PRÉ-TRATAMENTO: UMA PEDRA NO SAPATO
Em todas as plantas de etanol celulósico o pré-tratamento tem sido o grande gargalo da produção. No início, o procedimento era considerado somente uma simples etapa. No entanto, as maiores produtoras desta geração do combustível têm encontrado dificuldades nessa fase de produção. O desenvolvimento da técnica de produção de etanol celulósico em escala industrial teve avanços muito significativos nos últimos anos. Uma das maiores produtoras de etanol dos EUA, a Poet, através de sua subsidiaria, a Poet- DSM, que opera uma instalação de produção de etanol celulósico em escala industrial no estado americano de Iowa, anunciou que, finalmente, conseguiu realizar o pré-tratamento da biomassa (no caso deles resíduos de milho) em escala real e funcionando 24 horas por dia.
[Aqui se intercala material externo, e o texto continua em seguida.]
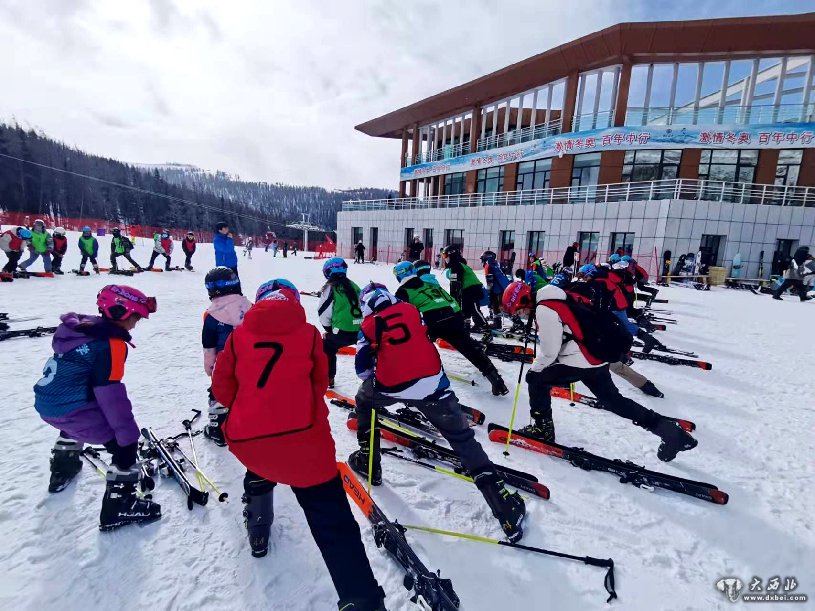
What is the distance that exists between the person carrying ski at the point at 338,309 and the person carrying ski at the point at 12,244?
13.2 metres

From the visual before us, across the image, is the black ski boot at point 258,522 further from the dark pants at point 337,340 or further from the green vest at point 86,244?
the green vest at point 86,244

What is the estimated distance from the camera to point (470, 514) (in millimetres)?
2980

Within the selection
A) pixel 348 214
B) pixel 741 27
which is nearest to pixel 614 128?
pixel 741 27

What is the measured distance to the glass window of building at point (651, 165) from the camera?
22.4m

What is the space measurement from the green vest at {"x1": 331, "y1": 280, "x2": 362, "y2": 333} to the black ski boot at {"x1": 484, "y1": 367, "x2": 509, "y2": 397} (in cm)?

De acordo com informações, eles pretendem licenciar a tecnologia para que interessados possam usufruir do conhecimento que, segundo a empresa, seria capaz de eliminar um enorme obstáculo na produção do E2G, pois o material convenientemente pré-tratado permite a ação eficiente das enzimas que promovem a “desconstrução” das fibras da biomassa com a liberação dos açúcares que serão fermentados.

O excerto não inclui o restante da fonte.